Replication: Can we have more than one leader? – Distributed Computing Musings

Answer to above question is a resounding YES! Up until now we have covered leader-follower based replication where all the writes go through the leader and we can scale the read traffic by distributing it among follower nodes. Although in above system we can very easily point out a single point of failure which is a single leader node. If our leader goes down there is no alternative to serve our write requests other than appointing a new leader. And as we understand from handling node failure for leader node, replacing a failed leader node comes with its own set of edge cases including:

Correctly deciding about failure of leader node
Ensuring that the failed leader doesn’t comes back up and starts acting as a leader after leader election
Have a robust leader election process

So all the above mentioned problems can be solved if we can just have multiple leaders. An extension to leader-follower replication is multi-leader replication. In this replication mechanism replication still happens in the same way where a leader replicates writes to all the followers. But now you have an option to fallback on other leader nodes if one of the leaders fails. In a multi-leader replication, each of the leaders individually also acts as followers to other leaders so that all leaders are also in sync with each other.

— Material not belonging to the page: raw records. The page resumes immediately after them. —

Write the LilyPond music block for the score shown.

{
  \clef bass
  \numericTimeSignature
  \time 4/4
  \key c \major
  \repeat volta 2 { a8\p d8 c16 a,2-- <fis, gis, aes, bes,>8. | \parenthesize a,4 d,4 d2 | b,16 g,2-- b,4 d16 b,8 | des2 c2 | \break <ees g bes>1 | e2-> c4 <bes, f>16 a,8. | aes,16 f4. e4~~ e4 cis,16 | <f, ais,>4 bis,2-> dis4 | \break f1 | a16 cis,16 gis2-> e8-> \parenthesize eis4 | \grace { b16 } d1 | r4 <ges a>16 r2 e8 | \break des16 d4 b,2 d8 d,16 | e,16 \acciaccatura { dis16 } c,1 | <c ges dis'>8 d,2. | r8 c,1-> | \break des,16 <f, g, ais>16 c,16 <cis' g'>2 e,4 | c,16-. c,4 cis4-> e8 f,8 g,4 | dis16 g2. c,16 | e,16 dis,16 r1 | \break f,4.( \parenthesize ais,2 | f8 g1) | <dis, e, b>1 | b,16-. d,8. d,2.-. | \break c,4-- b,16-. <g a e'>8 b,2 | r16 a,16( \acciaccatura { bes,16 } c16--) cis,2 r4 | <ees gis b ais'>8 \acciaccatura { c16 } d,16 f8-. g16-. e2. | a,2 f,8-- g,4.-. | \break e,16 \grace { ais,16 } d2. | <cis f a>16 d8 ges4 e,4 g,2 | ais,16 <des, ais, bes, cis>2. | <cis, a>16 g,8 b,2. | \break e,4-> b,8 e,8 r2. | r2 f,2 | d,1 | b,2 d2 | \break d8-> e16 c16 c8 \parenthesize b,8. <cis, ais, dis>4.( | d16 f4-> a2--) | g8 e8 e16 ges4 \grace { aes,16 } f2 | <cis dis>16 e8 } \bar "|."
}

This mechanism brings about some good use cases that can be solved if we have a system with multiple leaders. Some of them are as follows:

System spread across multiple data centers

In today’s global ecosystem, storing the leader node in one data center can expose the application to downtime when that data center goes down. Also it increases latency of write requests if the request has to travel across the globe to the leader node situated in a single data center. In order to overcome the above two challenges, we can leverage multi-leader replication by distributing multiple leaders in various data centers across the globe. So in case of a data center failure, write requests can be routed to another data center. Also having multiple leaders can help in routing write requests to the closest leader in order to limit the network latency in comparison to a single leader system.

Offline operations

Applications that are expected to function correctly in offline mode can benefit greatly from multi-leader replication. For example the calendar app we use to schedule meetings and view our day/week/month should function even without internet access. They should also get synced with other calendars when they gain internet access.

So in offline mode we should be able to create meetings(WRITE) and view(READ) our schedule. And when we go online our calendar should reflect meetings where we were invited by other users of the application. In this case the calendar application itself acts as a leader by storing the schedule data on its local storage. When we go online, this local leader node syncs with other calendars(who also have their respective calendar nodes in their local storage) to provide you a consistent view of your calendar.

Collaborative Editing

Shared document editor applications such as Google Docs allow multiple users to update a document simultaneously. In this case, the user’s application or browser acts as a local replica. It stores the changed state and then replicates these changes to other owners of documents. This avoids locking a resource being edited by one user which otherwise will end up in making that resource inaccessible to other users. Consider unable to edit a line in Google Doc because another user is already writing on the same line.

One problem that is very visible from above examples is that there is a very high chance of more than one user updating the same resource and ending up in a state of conflict. Consider you adding a no-meeting block on your calendar in offline-mode vs a coworker adding you to a meeting during the same block. When you both go online there is a conflict in the calendar application on how to represent these two meetings. Think about multiple users typing at the same time on a shared doc editor. What happens if each of them types a different alphabet? What should be the global state of the doc? What state should the users see? What happens if one user enters a keyword and at the same time another user presses backspace at the same coordinate?

When concurrent requests land on two leader nodes for the same resource then there should be some mechanism to pick up one of the requests and discard others. This poses a challenging problem of conflict resolution in a multi-leader system which can introduce new kinds of bugs in our system and present a confusing state to our users.

So even though we solve the problem of single point of failure and latency that we were facing in the single leader system, we come face to face with another challenging problem of handling conflicts due to writes on multiple leader nodes. In upcoming posts we will see what approaches can we use to handle this write conflict and present a consistent state to all the users in a multi-leader replication system.